On Tue, Jun 20, 2023 at 12:18 AM Dmitry Dolgov <9erthalion6@gmail.com> wrote:
> > On Mon, Jun 19, 2023 at 09:30:12PM +1200, Thomas Munro wrote:
> > +#if 0
> > /*
> > * Ignore any claimed entries past what we think is the end of the
> > * relation. It may have been extended after the start of our scan (we
> > * only hold an AccessShareLock, and it could be inserts from this
> > * backend).
> > */
> > if (block >= hscan->rs_nblocks)
> > return false;
> > +#endif
>
> Great, thanks! Can confirm, after applying both the posted patch and the
> change above the issue is not reproducible anymore.
Here's a cleaned-up version of the first two changes. What do you
think about the assertions I make in the commit message for 0002?

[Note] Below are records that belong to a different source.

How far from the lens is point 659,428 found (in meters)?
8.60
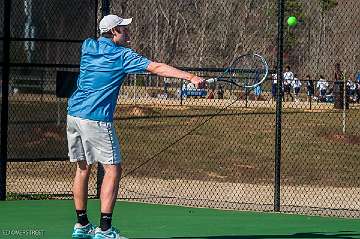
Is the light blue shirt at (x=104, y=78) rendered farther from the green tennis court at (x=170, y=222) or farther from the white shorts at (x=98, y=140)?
the green tennis court at (x=170, y=222)

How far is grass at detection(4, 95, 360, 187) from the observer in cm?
2214

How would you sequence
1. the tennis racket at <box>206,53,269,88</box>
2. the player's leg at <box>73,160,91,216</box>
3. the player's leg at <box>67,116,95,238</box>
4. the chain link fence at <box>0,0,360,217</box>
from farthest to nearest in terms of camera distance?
the chain link fence at <box>0,0,360,217</box> → the tennis racket at <box>206,53,269,88</box> → the player's leg at <box>73,160,91,216</box> → the player's leg at <box>67,116,95,238</box>

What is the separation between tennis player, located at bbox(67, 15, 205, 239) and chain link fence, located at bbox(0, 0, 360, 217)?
4159 millimetres

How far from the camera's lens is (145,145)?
24.2 m

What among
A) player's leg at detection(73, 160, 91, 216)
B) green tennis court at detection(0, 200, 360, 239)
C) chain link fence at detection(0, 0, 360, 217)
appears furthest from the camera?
chain link fence at detection(0, 0, 360, 217)

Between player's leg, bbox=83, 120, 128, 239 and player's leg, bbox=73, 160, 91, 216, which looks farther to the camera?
player's leg, bbox=73, 160, 91, 216

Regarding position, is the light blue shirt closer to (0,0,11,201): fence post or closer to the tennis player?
the tennis player

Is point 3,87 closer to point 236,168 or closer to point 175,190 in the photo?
point 175,190

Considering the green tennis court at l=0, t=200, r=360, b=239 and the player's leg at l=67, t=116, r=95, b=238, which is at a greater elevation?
the player's leg at l=67, t=116, r=95, b=238

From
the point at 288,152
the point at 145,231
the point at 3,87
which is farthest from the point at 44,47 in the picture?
the point at 288,152

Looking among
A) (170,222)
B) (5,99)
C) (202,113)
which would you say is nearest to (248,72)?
(170,222)

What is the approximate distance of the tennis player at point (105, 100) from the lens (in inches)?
413

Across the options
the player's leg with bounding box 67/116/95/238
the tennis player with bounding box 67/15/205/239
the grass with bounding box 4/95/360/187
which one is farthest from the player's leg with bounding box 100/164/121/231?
the grass with bounding box 4/95/360/187

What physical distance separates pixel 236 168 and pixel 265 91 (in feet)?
7.18
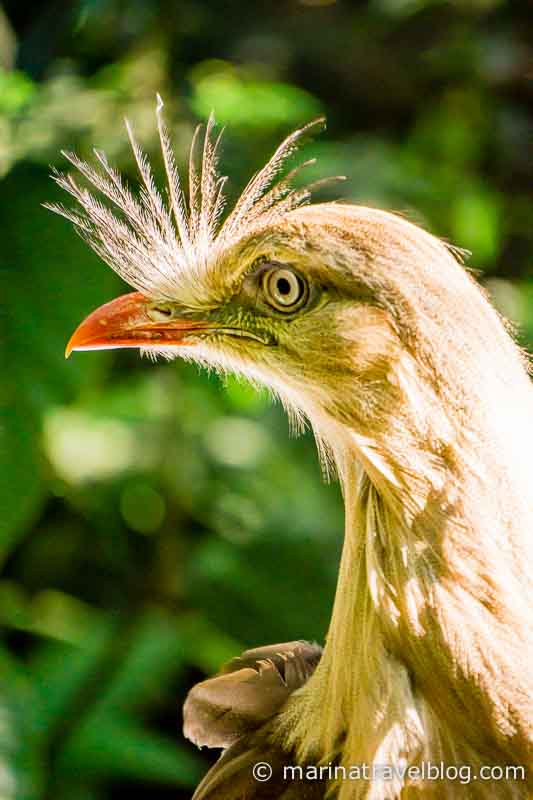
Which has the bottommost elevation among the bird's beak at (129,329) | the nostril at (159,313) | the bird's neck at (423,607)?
the bird's neck at (423,607)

> One thing I've noticed is that one can observe a similar issue using a
> gin index and int[] for the "path" column, even applying changes from
> the thread. The gin implementation does something similar to btree in
> startScanEntry -- it lands in "No entry found" branch, but instead of
> locking the relation it locks "the leaf page, to lock the place where
> the entry would've been, had there been one". The similar fix retrying
> ginFindLeafPage didn't solve the problem, even if locking the whole
> relation instead, but maybe I'm missing something.

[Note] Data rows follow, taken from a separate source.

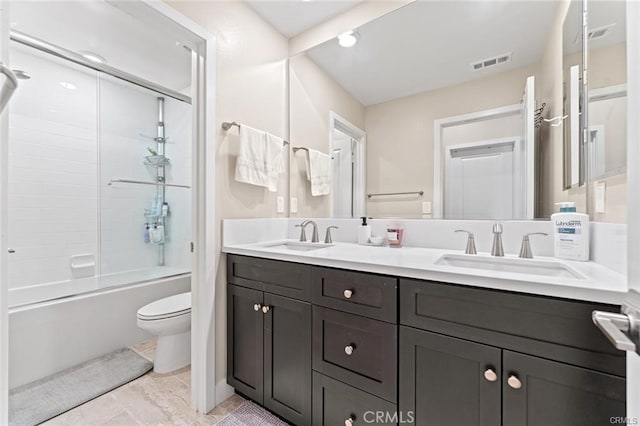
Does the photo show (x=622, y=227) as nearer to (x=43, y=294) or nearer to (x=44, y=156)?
(x=43, y=294)

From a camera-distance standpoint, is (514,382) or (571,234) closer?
(514,382)

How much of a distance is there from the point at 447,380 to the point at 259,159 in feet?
4.82

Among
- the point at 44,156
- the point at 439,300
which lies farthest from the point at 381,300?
the point at 44,156

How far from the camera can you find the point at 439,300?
903 mm

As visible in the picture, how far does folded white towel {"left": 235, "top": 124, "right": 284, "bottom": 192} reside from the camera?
1.65 meters

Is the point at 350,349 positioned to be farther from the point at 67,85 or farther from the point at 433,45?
the point at 67,85

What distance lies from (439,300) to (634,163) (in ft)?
2.02

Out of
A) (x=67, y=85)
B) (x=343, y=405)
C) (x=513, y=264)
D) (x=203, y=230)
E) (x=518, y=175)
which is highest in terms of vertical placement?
(x=67, y=85)

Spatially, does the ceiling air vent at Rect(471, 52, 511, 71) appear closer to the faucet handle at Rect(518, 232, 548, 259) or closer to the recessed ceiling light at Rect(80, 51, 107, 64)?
the faucet handle at Rect(518, 232, 548, 259)

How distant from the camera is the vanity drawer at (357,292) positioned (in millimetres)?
1002

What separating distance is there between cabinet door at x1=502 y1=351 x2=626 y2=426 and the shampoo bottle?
1.71 feet

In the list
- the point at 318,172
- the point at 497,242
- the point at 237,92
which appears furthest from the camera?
the point at 318,172

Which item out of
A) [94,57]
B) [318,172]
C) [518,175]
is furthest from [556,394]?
[94,57]

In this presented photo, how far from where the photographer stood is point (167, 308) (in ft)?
6.09
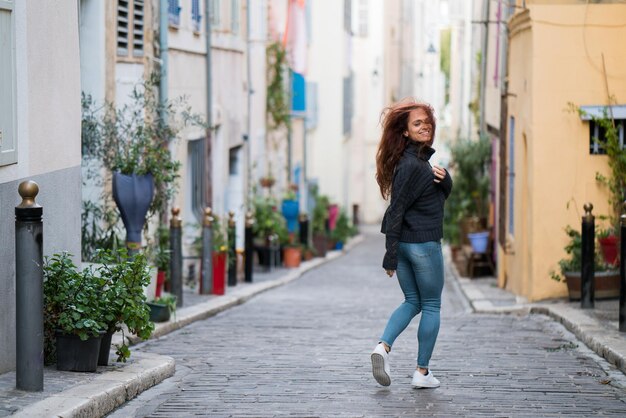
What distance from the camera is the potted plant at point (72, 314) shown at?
7621mm

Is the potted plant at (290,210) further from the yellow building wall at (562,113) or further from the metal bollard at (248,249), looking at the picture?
the yellow building wall at (562,113)

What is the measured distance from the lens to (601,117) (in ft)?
45.0

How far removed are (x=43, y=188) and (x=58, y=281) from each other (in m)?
0.84

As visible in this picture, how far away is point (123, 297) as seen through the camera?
7828 mm

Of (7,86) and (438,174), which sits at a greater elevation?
(7,86)

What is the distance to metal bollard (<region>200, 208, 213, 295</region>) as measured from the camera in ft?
49.9

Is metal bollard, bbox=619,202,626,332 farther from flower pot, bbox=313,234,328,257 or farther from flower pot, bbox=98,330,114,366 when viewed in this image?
flower pot, bbox=313,234,328,257

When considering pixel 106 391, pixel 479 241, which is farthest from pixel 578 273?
pixel 479 241

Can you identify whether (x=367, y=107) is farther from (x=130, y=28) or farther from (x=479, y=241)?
(x=130, y=28)

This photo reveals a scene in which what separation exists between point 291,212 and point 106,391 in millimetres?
19891

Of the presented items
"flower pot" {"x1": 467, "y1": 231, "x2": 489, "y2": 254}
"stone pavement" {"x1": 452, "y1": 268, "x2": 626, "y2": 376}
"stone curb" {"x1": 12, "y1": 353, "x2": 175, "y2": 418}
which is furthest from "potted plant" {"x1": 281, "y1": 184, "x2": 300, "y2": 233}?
"stone curb" {"x1": 12, "y1": 353, "x2": 175, "y2": 418}

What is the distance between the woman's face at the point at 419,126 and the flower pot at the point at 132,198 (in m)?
4.62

Ouch. I would have to go and study gin's interlocking model, but one
superficial bug I spotted is that ginget.c's collectMatchBitmap()
calls PredicateLockPage(stack->buffer), where a block number is
expected. I wish we had strong typedefs, to reject stuff like that at
compile time. But fixing that alone isn't enough.
In case someone who knows more about gin is interested in helping, I
attach Artem's repro, modified to use gin.